### Records to process

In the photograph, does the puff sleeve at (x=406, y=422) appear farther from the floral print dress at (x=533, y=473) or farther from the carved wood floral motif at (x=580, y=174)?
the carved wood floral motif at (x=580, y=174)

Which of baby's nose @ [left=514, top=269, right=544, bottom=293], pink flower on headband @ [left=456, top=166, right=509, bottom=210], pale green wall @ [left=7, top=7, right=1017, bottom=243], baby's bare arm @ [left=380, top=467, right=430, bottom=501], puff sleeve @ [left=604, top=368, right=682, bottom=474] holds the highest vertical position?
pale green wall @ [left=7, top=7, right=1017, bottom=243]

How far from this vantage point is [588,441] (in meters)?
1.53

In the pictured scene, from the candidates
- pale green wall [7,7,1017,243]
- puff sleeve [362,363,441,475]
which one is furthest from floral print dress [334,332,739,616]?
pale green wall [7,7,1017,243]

######
### Records to process

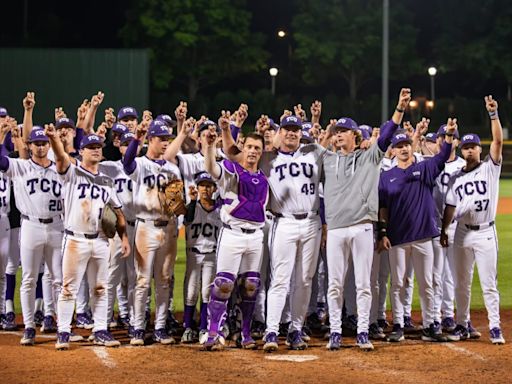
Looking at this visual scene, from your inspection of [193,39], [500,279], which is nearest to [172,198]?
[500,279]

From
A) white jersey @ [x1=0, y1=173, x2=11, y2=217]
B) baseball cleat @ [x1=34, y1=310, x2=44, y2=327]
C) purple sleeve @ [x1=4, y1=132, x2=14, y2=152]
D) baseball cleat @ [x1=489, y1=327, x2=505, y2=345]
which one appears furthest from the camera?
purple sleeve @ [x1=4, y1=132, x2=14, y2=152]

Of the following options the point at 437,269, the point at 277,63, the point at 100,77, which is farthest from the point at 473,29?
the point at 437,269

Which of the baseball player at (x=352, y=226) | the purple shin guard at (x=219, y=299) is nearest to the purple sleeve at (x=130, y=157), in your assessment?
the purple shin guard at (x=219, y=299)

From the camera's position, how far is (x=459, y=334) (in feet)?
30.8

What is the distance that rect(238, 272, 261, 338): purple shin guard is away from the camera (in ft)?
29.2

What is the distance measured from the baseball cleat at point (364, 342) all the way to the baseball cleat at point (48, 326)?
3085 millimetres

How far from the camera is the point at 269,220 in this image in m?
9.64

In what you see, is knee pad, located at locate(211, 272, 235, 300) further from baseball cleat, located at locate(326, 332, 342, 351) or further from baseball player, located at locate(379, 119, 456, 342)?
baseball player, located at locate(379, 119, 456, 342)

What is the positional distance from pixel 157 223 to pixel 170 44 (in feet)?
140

######

» Problem details
Which lines in the items contain the string "shin"? Pull out each of those lines and copy it.

» Answer for the task
Which of the baseball player at (x=352, y=226) | the purple shin guard at (x=219, y=299) is nearest to the purple sleeve at (x=130, y=157), in your assessment?
the purple shin guard at (x=219, y=299)
What is the distance that rect(238, 272, 261, 338): purple shin guard is away from the camera (in ft)?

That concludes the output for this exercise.